This post is the product of seeing over the last six to nine months endlessly repeated claims by people that this kernel or that kernel is more stable, runs cooler, has better battery life, runs faster, etc.
This post isn't meant to knock those who like to build kernels. I like to build kernels. The guys who build kernels like Chevy and Jdlfg are nice guys. It seems like the end users who don't work on these kernels have no idea what actually goes into building a kernel. Well, to be honest, not that much goes into building a kernel. It's pretty easy to do and the kernels by Bekit, Chevy, AdamZ, P3Droid, Jdlfg, are all more or less the same.
While many of you may already know some of what will follow, many don't. My hope is that with this post I can at least to some degree put an end to all the hype surrounding kernels and kernel development.
The Life of A Kernel
A stock kernel for the Droid is born when a person downloads the kernel source code from the Android Open Source Project.
That person then builds the kernel against a generic kernel configuration (sholes_defconfig) that comes as part of the download and is compatible with the Droid.
Customizing The Generic Kernel
The customization that may be done to the kernel is fairly limited. The developer may change the available frequencies, the voltages used for those frequencies, and they may modify some of the configuration options to enable or disable certain features.

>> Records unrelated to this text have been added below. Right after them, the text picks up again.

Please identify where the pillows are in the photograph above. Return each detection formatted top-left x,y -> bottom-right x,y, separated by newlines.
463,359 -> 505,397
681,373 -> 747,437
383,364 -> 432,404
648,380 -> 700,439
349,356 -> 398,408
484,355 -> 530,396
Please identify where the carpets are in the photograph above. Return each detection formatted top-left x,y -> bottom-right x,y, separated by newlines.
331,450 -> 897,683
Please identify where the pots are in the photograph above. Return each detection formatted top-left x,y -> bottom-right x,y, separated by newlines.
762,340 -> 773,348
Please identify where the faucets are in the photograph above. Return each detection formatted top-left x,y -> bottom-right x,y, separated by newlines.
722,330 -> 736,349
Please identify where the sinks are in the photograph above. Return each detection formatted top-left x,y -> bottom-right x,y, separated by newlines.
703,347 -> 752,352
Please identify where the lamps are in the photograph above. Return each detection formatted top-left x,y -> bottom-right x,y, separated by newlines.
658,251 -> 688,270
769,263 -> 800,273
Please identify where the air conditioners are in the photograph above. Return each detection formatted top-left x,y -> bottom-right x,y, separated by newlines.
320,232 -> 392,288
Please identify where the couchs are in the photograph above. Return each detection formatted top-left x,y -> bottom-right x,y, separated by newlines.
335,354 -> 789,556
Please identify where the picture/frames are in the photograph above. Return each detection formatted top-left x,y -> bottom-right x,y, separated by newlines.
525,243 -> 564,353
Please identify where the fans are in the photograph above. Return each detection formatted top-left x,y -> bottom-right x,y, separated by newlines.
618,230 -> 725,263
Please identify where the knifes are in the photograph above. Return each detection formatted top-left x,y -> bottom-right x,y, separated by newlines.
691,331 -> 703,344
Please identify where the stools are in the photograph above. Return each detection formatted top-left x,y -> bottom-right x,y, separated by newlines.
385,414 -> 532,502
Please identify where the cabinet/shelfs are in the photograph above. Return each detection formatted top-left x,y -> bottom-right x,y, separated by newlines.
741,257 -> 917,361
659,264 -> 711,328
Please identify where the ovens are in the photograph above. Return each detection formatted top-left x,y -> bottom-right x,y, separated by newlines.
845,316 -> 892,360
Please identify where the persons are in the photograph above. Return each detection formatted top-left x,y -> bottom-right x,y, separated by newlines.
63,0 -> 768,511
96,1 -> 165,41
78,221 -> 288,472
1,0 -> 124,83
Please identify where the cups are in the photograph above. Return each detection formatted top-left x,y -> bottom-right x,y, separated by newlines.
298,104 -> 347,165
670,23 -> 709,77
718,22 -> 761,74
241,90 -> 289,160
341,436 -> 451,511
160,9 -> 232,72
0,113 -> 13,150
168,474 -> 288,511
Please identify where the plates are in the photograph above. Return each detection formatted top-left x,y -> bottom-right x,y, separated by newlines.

Each frequency has a corresponding voltage so the developer can try to use a lower voltage or a higher voltage depending on what kind of kernel he's making. Some Droids can run low voltage and some can't due to tolerances allowed by the semiconductor manufacturer during production of the ARM Cortex CPU. The voltage is represented in code as a hexadecimal value, and some kernel developers do not know what this value represents in mV (millivolts). Lower voltage means a cooler phone and longer battery life.
Short of actually seeing the voltages used by the kernel, there's no way to know if your "low voltage" kernel is lower than another "low voltage" kernel. I've seen "low voltage" kernels that used stock voltages and in fact had top frequency voltages beyond the Vmax of 1.8 volts specified in the ARM Cortex technical reference manual.
The generic kernel has seven slots and maxes out at 800 mhz. The developer can change the frequencies in these seven slots but as of kernel 2.6.32, they cannot change the number of slots. This is why all Froyo kernels have seven slots. The higher the frequency, the more voltage is needed to boot the phone and remain stable under load.
The developer can modify the generic configuration to include things like:
LZO compression (Swap/Compcache support)
These can be built as part of the kernel or as loadable modules.
Beyond these standard modules most of the more popular kernels on the market today are almost identical to the generic configuration.
The exception that I'm aware of are the configuration files of Bekit's Eclair kernels which had a large number of changes but these changes were simply based off of changes in the CyanogenMod kernel. Bekit himself would freely tell you that he didn't know what most of them did.
Kernel Code Changes
99% of the kernels available for the Droid have no source code changes beyond the changes to the frequency list mentioned above.
There is one small patch some developers have applied to support swap/compcache but this amounts to three or four lines of code modified by a script.
The one exception that I'm aware of are Jake Day's Droid kernels which contain (according to Jake) some 30,000 lines of modified code.
Outside of choosing a kernel because you need TUN, or because you want to use the new changes to read the OMAP sensor to track real time CPU temperatures, the only real difference that exists is how stable a kernel is on your hardware - getting back to the fact that some phones run better on higher voltage.